This is a collection of scripts for extracting data from LCAPs.
Row with 3 blank columns in actions table (p. 30):
data/Alameda_BerkeleyUnified_LCAP_2015.2018.pdf
LCAPs that do not have "Annual Update Instructions" after the first goals table in section 2:
../xml/ButtevilleUnionElementary_LCAP_2015.2016.xml"
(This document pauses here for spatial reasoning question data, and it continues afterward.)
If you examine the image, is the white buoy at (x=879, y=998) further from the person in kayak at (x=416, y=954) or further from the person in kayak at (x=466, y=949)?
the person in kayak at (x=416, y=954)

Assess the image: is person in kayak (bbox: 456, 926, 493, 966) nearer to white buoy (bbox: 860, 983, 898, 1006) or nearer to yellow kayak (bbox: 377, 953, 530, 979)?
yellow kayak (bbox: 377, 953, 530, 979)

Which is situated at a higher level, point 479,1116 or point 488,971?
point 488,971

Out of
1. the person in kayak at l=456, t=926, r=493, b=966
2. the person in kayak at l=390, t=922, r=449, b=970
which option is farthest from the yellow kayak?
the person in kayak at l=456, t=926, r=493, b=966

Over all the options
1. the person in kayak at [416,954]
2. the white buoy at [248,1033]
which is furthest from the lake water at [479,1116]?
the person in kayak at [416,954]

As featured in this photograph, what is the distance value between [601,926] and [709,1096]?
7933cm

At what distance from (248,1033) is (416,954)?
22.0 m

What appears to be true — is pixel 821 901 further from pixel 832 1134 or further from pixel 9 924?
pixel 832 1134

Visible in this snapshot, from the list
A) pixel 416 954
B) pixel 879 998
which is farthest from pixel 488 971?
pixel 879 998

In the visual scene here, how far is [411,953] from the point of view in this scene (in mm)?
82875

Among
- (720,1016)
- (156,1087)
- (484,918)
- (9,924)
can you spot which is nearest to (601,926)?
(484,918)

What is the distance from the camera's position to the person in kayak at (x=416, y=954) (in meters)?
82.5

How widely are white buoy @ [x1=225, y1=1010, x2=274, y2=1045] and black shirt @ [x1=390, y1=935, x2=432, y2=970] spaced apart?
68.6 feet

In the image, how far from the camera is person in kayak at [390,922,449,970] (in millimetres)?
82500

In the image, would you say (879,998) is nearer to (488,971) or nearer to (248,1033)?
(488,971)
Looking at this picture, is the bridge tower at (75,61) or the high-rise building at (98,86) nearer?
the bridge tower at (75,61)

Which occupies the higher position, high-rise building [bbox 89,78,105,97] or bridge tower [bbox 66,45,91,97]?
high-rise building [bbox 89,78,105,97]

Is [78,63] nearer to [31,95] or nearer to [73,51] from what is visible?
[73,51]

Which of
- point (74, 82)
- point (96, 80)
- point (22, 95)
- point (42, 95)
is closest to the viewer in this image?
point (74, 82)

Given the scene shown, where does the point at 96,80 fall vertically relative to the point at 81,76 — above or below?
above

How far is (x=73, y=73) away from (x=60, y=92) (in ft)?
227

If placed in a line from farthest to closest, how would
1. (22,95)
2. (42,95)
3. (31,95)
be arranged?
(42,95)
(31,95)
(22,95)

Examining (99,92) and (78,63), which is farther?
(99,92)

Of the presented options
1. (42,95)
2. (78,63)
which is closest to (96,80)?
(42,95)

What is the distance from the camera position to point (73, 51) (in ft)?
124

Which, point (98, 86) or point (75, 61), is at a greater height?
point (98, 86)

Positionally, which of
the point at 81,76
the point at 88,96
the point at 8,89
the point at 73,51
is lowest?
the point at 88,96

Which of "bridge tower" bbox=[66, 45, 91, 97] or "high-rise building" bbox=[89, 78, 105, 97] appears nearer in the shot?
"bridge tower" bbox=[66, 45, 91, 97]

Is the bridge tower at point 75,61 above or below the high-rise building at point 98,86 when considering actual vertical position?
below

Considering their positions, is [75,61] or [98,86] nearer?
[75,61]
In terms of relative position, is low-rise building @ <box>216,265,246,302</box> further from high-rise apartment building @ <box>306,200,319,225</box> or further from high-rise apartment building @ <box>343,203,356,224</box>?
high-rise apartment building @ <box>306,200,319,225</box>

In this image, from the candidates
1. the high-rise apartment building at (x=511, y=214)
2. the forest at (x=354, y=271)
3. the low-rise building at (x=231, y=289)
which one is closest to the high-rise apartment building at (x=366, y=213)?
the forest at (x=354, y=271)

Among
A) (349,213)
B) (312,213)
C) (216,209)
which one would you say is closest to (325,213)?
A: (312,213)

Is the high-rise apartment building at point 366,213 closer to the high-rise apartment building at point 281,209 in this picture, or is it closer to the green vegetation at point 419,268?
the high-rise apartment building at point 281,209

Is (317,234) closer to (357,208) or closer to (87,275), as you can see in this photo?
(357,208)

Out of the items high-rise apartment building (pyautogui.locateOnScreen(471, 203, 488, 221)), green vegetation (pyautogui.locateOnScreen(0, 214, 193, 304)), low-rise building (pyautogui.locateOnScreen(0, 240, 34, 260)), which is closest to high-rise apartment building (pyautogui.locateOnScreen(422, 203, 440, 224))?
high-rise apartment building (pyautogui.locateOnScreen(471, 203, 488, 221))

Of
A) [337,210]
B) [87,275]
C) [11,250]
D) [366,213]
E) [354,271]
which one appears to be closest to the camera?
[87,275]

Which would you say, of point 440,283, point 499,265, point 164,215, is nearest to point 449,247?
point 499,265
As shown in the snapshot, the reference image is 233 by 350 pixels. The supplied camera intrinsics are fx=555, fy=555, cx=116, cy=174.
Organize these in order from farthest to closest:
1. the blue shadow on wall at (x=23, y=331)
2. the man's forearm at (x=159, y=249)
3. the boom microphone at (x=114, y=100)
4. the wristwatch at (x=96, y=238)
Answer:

../xml/ContraCosta_MartinezUnified_LCAP_2015.2016.xml
../xml/DosPalosOroLomaJointUnified_LCAP_2015.2016.xml
../xml/ElDorado_MotherLodeUnionElementary_LCAP_2015.2018.xml
../xml/EvergreenUnion_LCAP_2015.2016.xml
../xml/FresnoUnified_LCAP_2015.2016.xml
../xml/HamiltonUnified_LCAP_2015.2016.xml
../xml/HowellMountainElementary_LCAP_2015.2016.xml
../xml/Jamula-DalzuraUnionElementary_LCAP_2015.2016.xml
../xml/KentfieldElementary_LCAP_2015.2016.xml
../xml/Mt.ShastaUnionElementary_LCAP_2015.2016.xml
../xml/NewJerusalemElementary_LCAP_2015.2016.xml
../xml/PortervilleUnified_LCAP_2015.2016.xml
../xml/RoundValleyUnified_LCAP_2015.2016.xml
../xml/SanLorenzoValleyUnified_LCAP_2015.2016.xml
../xml/SaugusUnion_LCAP_2015.2016.xml
../xml/SouthBayUnion_SanDiego_LCAP_2015.2016.xml
../xml/WeedUnionElementary_LCAP_2015.2016.xml
These are addressed by also searching for "Original" or "Section 3: Use of Supplemental".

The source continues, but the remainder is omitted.